GIVEN REQUEST.
Repeat the listing that follows, character for character, minus the pictures.

<<<<

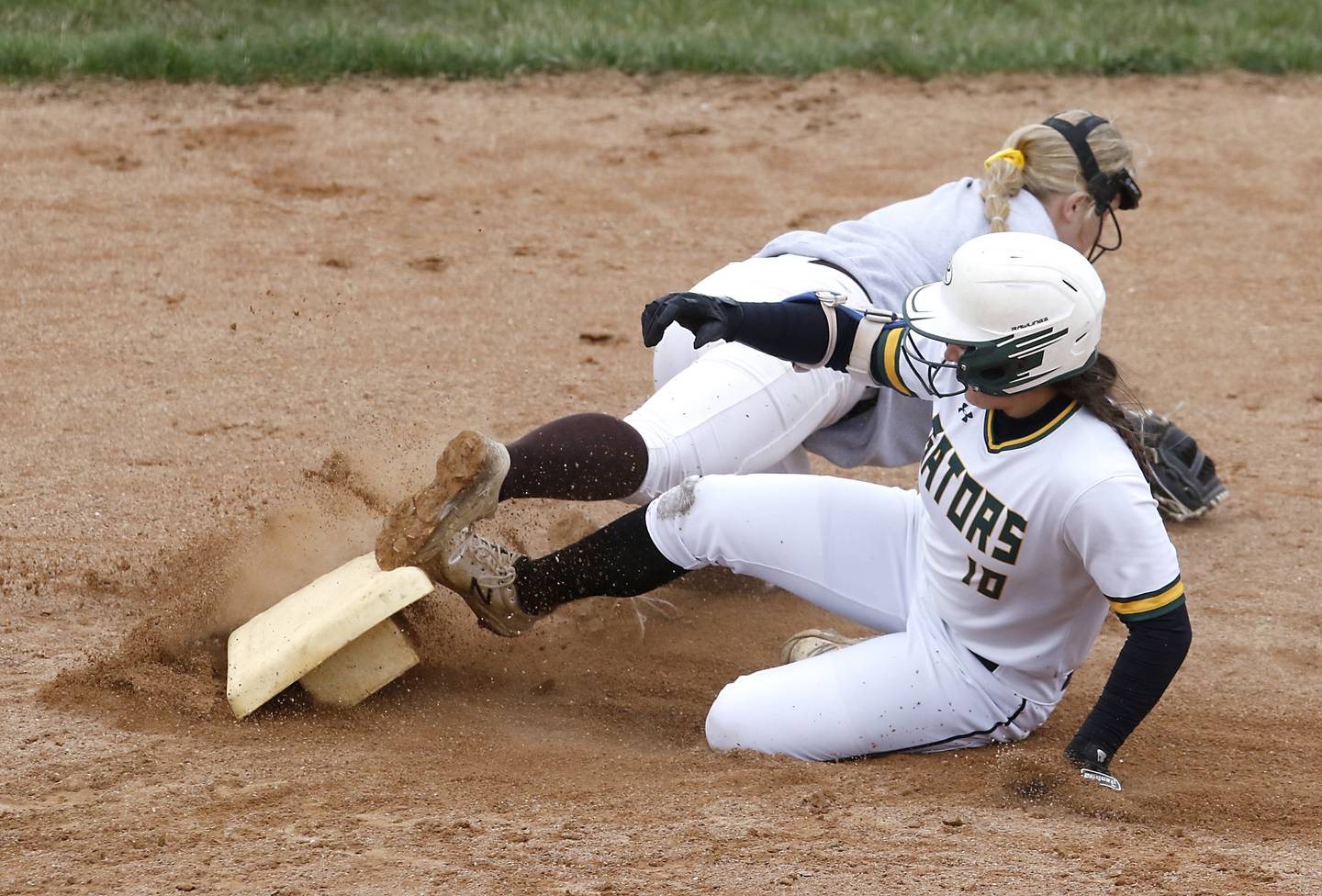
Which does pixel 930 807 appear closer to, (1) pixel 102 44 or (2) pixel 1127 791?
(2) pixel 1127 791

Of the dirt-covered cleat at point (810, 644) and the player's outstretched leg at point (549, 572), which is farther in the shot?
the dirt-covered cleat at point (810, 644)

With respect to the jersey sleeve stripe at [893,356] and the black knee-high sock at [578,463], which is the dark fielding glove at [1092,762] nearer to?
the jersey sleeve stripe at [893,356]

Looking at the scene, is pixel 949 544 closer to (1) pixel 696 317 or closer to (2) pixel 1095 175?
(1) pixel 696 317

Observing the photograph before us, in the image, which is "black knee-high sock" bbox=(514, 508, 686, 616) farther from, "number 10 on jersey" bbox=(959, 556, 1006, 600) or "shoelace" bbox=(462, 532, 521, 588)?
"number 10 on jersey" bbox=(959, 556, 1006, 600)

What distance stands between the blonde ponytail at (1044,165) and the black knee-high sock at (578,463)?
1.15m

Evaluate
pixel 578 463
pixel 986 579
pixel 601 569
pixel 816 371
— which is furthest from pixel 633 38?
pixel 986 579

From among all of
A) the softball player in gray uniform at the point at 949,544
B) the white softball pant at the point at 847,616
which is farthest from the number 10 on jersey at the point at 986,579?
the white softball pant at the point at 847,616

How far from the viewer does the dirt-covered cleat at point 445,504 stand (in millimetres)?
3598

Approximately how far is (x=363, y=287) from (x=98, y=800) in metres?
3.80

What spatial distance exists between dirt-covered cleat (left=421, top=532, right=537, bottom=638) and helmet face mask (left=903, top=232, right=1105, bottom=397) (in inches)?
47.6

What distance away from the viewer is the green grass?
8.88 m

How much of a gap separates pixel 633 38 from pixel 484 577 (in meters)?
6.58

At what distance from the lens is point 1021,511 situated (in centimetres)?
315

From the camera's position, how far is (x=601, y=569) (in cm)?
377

>>>>

RESULT FOR THIS EXERCISE.
Which does pixel 930 807 appear closer to, (1) pixel 102 44 or (2) pixel 1127 791?
(2) pixel 1127 791

Of the dirt-covered cleat at point (810, 644) and the player's outstretched leg at point (549, 572), which is farther in the shot?
the dirt-covered cleat at point (810, 644)

With respect to the jersey sleeve stripe at [893,356] and the black knee-high sock at [578,463], which is the dark fielding glove at [1092,762] nearer to?
the jersey sleeve stripe at [893,356]

Looking at the scene, is pixel 949 544 closer to (1) pixel 696 317 or closer to (2) pixel 1095 175?
(1) pixel 696 317

Observing the photograph before us, in the image, which is "black knee-high sock" bbox=(514, 508, 686, 616) farther from, "number 10 on jersey" bbox=(959, 556, 1006, 600) or "shoelace" bbox=(462, 532, 521, 588)?
"number 10 on jersey" bbox=(959, 556, 1006, 600)

What distance stands between the blonde ponytail at (1044,165) and the black knee-high sock at (578,463)?
1.15m

Evaluate
pixel 578 463
pixel 986 579
pixel 601 569
pixel 816 371
— which is furthest from pixel 633 38?
pixel 986 579

From among all of
A) the softball player in gray uniform at the point at 949,544
B) the white softball pant at the point at 847,616
which is farthest from the number 10 on jersey at the point at 986,579?
the white softball pant at the point at 847,616

How far from the viewer does the dirt-covered cleat at point 445,504 stand (in millimetres)?
3598

Approximately how far is (x=363, y=287) from (x=98, y=800) in metres?
3.80

What spatial distance exists between dirt-covered cleat (left=421, top=532, right=537, bottom=638) and helmet face mask (left=903, top=232, right=1105, bottom=397) (in inches)?
47.6

What distance away from the viewer is the green grass?
8.88 m

How much of a gap separates pixel 633 38 from pixel 484 577 (in meters)?
6.58

At what distance from the lens is point 1021,511 situated (in centimetres)?
315

From the camera's position, how far is (x=601, y=569) (in cm)?
377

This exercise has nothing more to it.